Sono partita quando l’invito era a “non fermarsi”, nonostante tutto. Quando dovevamo imparare nuove regole per stare insieme, nuove attenzioni alla nostra igiene, ma al tempo stesso non fare inceppare l’economia. Sono tornata nelle ore in cui Milano e la Lombardia venivano sigillate. Un giorno capiremo cosa ci aveva fatto credere che la curva epidemiologica, da noi, sarebbe andata diversamente che in Cina. Fatto sta che nella settimana intercorsa tra i due messaggi istituzionali di tono opposto,il contagio ha preso l’impennata che avremmo dovuto evitare. In quella stessa settimana, mentre navigavo lungo il Nilo, ho trovato la risposta a una domanda che mi assilla da sempre.
Da ragazza cresciuta in Puglia, all’ombra dell’Ilva, mi chiedevo come facessero migliaia di operai ad andare a lavorare in una fabbrica che li stava avvelenando. Come poteva essere più importante un posto di lavoro della loro vita. La risposta l’ho trovata negli occhi degli egiziani, dall’equipaggio alle guide, dai commercianti al personale dell’aeroporto, che al nostro dichiararci italiani neppure si scostavano di un centimetro. Che a un nostro starnuto, rigorosamente contenuto nel gomito, neppure sussultavano. Il terrore nei loro occhi è apparso quando si è aggravata la situazione italiana. E non era dovuto alla paura del contagio ma a una paura più profonda. Se al virus pensano di sopravvivere, alla perdita del lavoro no.

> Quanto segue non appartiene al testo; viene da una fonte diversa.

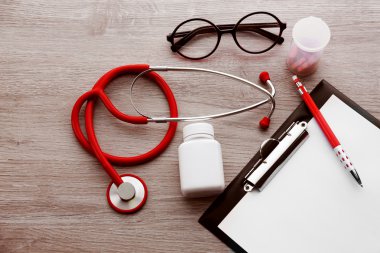 Pano ve hapları ile sağlık stetoskop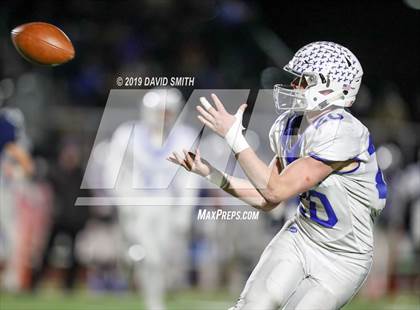 Thumbnail 3 in Liberty North vs. Rockhurst photogallery.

Nei loro sguardi si riflette quello di attori e musicisti pagati a serata, negozianti e ristoratori, di tutte le partite Iva, i lavoratori a chiamata e i piccoli imprenditori che vivono grazie a chi viaggia, a chi è libero di muoversi, a chi consuma cultura. Quale decreto o aiuto di Stato potrà mai davvero aiutare loro, i protagonisti di questa che è poco più che una economia di sussistenza? Eppure, adesso, ci chiedono di non pensare a loro.
Tornata in una Milano blindata da un decreto legge, nel tratto di strada che separa la stazione da casa, vedo decine di ragazzi seduti nei caffè. Sfidano la paura? Fanno girare l’economia? No, mettono in pericolo un’altra categoria, che sta lavorando per tutti noi. Nella chat delle mie amiche d’infanzia,su WhatsApp, ci sono due medici: una lavora in Svizzera, l’altra in Puglia. Oltre mille chilometri di distanza, stessa sorte. Revocate ferie e permessi. Le mascherine se le sono fatte in casa. E anche se dovessero contrarre il virus, devono continuare a lavorare finché non hanno sintomi. Si stanno ammazzando per salvare una vita in più. Noi per aiutarli, dobbiamo solo stare a casa. Adesso ce lo hanno spiegato bene. Facciamolo.